The hulong hybrid grouper is produced by crossing two parent species with significant differences in growth rates: the giant grouper and the brown-marbled grouper. The self-cross population of hulong hybrid grouper is an ideal material for breeding, as it offers significant advantages for genetic studies, including high genetic diversity, extensive phenotypic segregation, and abundant genetic variation. In this study, we successfully constructed such a self-cross population of hulong hybrid grouper, providing a crucial resource for future grouper breeding. By integrating bulk segregant analysis (BSA) with comparative transcriptomics in this population, our study identified a major quantitative trait locus (QTL) and a set of key candidate genes associated with the growth of giant grouper. More importantly, these findings provide novel insights into the potential genetic mechanisms underlying the superior growth performance of the giant grouper.

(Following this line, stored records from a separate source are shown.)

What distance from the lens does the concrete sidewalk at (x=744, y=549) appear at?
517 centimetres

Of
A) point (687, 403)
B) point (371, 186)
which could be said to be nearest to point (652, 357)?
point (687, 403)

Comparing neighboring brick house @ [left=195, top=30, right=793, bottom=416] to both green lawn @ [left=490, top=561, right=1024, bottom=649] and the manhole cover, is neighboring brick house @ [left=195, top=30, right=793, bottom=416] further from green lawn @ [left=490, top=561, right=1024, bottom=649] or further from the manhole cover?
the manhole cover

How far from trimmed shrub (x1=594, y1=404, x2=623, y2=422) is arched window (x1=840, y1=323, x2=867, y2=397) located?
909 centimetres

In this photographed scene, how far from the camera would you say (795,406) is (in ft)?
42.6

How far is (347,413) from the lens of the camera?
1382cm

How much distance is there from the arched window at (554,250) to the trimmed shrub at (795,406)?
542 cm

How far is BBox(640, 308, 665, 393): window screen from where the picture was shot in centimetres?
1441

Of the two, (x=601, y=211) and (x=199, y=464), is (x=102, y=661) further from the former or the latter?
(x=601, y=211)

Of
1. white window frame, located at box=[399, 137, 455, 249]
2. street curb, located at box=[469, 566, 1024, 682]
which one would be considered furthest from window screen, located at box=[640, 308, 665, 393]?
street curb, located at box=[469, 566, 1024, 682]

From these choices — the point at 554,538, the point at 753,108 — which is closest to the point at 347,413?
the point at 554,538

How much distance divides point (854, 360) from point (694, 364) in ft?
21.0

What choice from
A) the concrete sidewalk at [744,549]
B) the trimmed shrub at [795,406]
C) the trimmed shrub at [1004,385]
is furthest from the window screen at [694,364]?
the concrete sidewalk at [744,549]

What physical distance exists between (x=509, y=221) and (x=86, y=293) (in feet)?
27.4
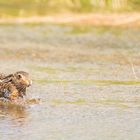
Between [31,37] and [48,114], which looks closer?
[48,114]

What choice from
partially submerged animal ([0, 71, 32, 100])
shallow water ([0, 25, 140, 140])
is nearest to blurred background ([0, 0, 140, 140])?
shallow water ([0, 25, 140, 140])

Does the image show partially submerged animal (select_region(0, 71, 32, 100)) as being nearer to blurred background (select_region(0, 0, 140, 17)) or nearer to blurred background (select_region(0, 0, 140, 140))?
blurred background (select_region(0, 0, 140, 140))

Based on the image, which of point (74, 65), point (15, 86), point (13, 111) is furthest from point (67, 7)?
point (13, 111)

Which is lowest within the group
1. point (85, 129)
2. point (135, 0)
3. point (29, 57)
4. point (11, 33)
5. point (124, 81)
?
point (85, 129)

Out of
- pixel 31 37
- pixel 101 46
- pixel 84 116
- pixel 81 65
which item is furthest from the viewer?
pixel 31 37

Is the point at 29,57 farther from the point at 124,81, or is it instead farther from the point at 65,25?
the point at 65,25

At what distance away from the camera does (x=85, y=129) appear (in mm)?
8227

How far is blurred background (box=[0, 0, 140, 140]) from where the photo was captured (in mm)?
8406

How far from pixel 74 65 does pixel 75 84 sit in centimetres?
253

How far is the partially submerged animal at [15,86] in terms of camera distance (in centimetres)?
997

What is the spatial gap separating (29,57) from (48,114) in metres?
6.56

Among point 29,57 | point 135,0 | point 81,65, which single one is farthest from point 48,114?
point 135,0

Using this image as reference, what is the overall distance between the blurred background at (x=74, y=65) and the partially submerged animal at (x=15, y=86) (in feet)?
1.19

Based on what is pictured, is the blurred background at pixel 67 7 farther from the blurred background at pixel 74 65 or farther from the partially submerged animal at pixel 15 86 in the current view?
the partially submerged animal at pixel 15 86
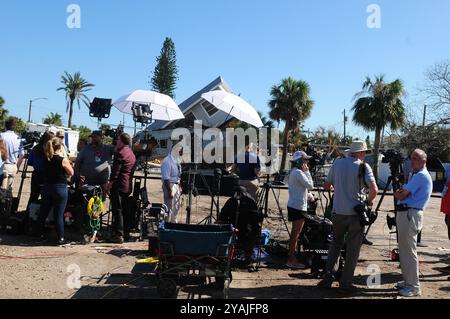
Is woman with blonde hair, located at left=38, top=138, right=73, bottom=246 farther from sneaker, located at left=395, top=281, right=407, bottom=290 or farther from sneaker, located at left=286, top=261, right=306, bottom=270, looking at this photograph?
sneaker, located at left=395, top=281, right=407, bottom=290

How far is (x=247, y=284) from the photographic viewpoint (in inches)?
225

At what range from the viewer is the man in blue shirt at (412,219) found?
541 cm

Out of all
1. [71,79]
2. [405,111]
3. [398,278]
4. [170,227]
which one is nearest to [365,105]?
[405,111]

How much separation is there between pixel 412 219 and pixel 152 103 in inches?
241

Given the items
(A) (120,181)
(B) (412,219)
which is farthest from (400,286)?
(A) (120,181)

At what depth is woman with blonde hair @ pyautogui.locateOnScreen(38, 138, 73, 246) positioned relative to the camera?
7035mm

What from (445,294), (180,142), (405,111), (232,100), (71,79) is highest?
(71,79)

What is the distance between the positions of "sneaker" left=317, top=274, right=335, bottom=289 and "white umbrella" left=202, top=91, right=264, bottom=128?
4029mm

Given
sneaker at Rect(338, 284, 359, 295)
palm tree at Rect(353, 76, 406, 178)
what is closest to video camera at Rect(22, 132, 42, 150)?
sneaker at Rect(338, 284, 359, 295)
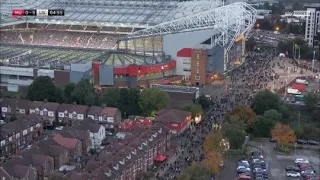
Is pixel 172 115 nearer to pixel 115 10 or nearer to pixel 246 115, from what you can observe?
pixel 246 115

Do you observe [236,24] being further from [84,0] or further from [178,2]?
[84,0]

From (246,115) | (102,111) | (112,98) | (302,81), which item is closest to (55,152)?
(102,111)

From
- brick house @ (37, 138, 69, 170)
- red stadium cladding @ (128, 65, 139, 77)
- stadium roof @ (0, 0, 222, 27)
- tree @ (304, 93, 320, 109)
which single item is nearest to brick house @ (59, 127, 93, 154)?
brick house @ (37, 138, 69, 170)

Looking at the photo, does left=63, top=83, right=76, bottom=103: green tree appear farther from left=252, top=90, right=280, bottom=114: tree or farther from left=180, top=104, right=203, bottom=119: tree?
left=252, top=90, right=280, bottom=114: tree

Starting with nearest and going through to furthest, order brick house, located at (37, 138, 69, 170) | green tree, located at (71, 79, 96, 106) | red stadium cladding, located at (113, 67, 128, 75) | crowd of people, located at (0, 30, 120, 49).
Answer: brick house, located at (37, 138, 69, 170) → green tree, located at (71, 79, 96, 106) → red stadium cladding, located at (113, 67, 128, 75) → crowd of people, located at (0, 30, 120, 49)

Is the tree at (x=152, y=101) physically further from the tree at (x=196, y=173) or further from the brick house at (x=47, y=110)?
the tree at (x=196, y=173)

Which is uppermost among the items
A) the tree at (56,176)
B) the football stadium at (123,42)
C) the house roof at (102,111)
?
the football stadium at (123,42)

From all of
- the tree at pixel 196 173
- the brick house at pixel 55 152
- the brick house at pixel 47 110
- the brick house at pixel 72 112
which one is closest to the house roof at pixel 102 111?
the brick house at pixel 72 112

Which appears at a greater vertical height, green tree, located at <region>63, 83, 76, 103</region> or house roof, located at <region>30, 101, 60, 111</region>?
green tree, located at <region>63, 83, 76, 103</region>
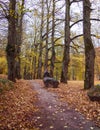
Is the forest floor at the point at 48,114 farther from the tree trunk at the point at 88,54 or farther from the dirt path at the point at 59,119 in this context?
the tree trunk at the point at 88,54

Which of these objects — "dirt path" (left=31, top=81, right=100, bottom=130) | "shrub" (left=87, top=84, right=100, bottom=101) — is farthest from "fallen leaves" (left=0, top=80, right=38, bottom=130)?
"shrub" (left=87, top=84, right=100, bottom=101)

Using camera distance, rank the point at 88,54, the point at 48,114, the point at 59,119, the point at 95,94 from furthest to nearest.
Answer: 1. the point at 88,54
2. the point at 95,94
3. the point at 48,114
4. the point at 59,119

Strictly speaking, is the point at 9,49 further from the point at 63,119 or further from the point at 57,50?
the point at 57,50


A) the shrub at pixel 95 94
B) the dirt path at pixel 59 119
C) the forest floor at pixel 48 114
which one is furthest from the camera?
the shrub at pixel 95 94

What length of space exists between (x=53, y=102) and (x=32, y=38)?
1465 inches

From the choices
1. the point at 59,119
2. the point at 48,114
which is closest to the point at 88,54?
the point at 48,114

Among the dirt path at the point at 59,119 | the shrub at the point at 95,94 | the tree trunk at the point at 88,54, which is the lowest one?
the dirt path at the point at 59,119

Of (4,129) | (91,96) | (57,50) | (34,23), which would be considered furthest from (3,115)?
(57,50)

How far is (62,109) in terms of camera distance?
10.9 m

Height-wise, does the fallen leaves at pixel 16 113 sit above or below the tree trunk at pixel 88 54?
below

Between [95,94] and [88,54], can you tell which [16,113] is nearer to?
[95,94]

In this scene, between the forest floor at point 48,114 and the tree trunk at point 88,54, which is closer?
the forest floor at point 48,114

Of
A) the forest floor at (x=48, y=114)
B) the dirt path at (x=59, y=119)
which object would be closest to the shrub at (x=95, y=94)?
the forest floor at (x=48, y=114)

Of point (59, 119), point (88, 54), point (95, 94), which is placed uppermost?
point (88, 54)
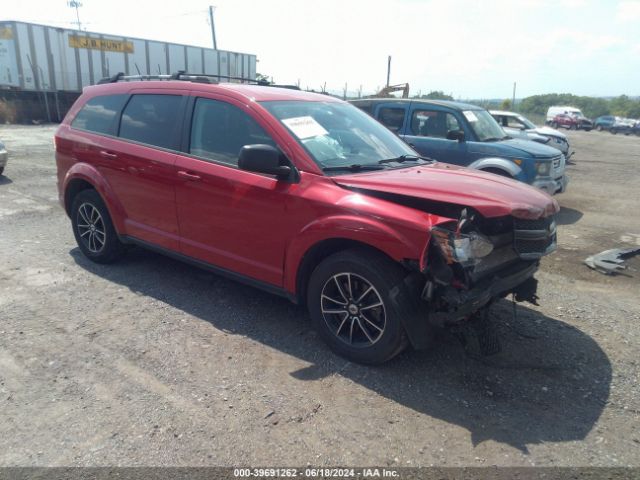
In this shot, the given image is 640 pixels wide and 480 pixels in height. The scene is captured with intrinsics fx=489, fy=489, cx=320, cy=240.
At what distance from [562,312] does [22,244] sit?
6120mm

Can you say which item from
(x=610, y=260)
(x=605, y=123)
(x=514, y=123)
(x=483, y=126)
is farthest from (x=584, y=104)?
(x=610, y=260)

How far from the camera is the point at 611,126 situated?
42.3 meters

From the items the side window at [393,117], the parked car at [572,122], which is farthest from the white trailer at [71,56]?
the parked car at [572,122]

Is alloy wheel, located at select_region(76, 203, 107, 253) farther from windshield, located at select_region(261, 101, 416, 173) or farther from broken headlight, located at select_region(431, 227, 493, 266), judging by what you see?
broken headlight, located at select_region(431, 227, 493, 266)

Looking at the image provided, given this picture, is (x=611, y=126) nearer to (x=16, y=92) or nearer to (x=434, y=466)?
(x=16, y=92)

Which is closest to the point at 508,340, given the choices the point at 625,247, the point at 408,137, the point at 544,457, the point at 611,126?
the point at 544,457

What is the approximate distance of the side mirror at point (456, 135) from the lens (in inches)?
318

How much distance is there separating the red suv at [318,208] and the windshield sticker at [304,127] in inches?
0.5

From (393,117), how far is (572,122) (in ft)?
130

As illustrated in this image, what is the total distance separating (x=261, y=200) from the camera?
3.80 m

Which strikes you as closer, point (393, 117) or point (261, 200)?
point (261, 200)

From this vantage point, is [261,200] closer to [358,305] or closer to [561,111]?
[358,305]

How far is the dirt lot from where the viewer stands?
8.95 ft

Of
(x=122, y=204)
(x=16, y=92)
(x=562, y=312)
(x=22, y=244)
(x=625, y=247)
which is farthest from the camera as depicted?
(x=16, y=92)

4.1. Identification of the Growth-Related QTL and SNPs by BSA

Precise localization of genomic regions that control complex traits is one of the purposes of molecular breeding [37,38]. In this study, by leveraging the high recombination rates in the F2 segregating population and the efficiency of the BSA strategy, we successfully narrowed down a major growth-associated QTL to a 2.1 Mb interval on chromosome 2. Unlike previous studies that often reported broad QTL intervals spanning tens of megabases [39,40,41], this refined region containing only 23 annotated genes provides a manageable and focused set of targets for candidate gene discovery. Within this region, the identification of five non-synonymous SNPs is particularly significant. Non-synonymous variants are of distinct biological interest because they directly alter the amino acid sequence, potentially impacting protein structure and function [42,43], which makes them an important cause of the causal mutations underlying the observed growth divergence.
The five identified growth-related SNPs are located in the exons of four genes: adamts10, E.fuscoguttatus.1399, E.fuscoguttatus.14014, E.fuscoguttatus.14170. Among these, adamts10 is a particularly compelling candidate. The ADAMTS family, comprising 19 members, is known to play crucial roles in connective tissue organization and skeletal development [44]. Specifically, adamts6 and adamts10 are involved in fine-tuning fibrillin microfibrils during limb development. These microfibrils, in turn, regulate growth factors of the TGF-β superfamily, including bone morphogenetic proteins (BMPs) and growth/differentiation factors (GDFs). Deficiencies in adamts6 or adamts10 can lead to an abnormal accumulation of fibrillin microfibrils, which impairs downstream BMP signaling and consequently affects normal skeletal formation [45]. The role of adamts10 in skeletal growth and development in both humans and mice strongly supports its potential involvement in regulating fish growth [46,47,48]. The non-synonymous mutation identified in the exon of adamts10 in our study could potentially alter the protein sequence, thereby affecting its function and leading to a slower or hindered skeletal development rate. While the functions of the other three genes containing non-synonymous SNPs remain uncharacterized and warrant further research, the variants identified in this study are of immediate value. These non-synonymous SNPs, strongly associated with growth, represent a valuable resource of molecular markers. They can be integrated into marker-assisted selection (MAS) programs to facilitate the genetic improvement of groupers and breed new strains with superior growth performance.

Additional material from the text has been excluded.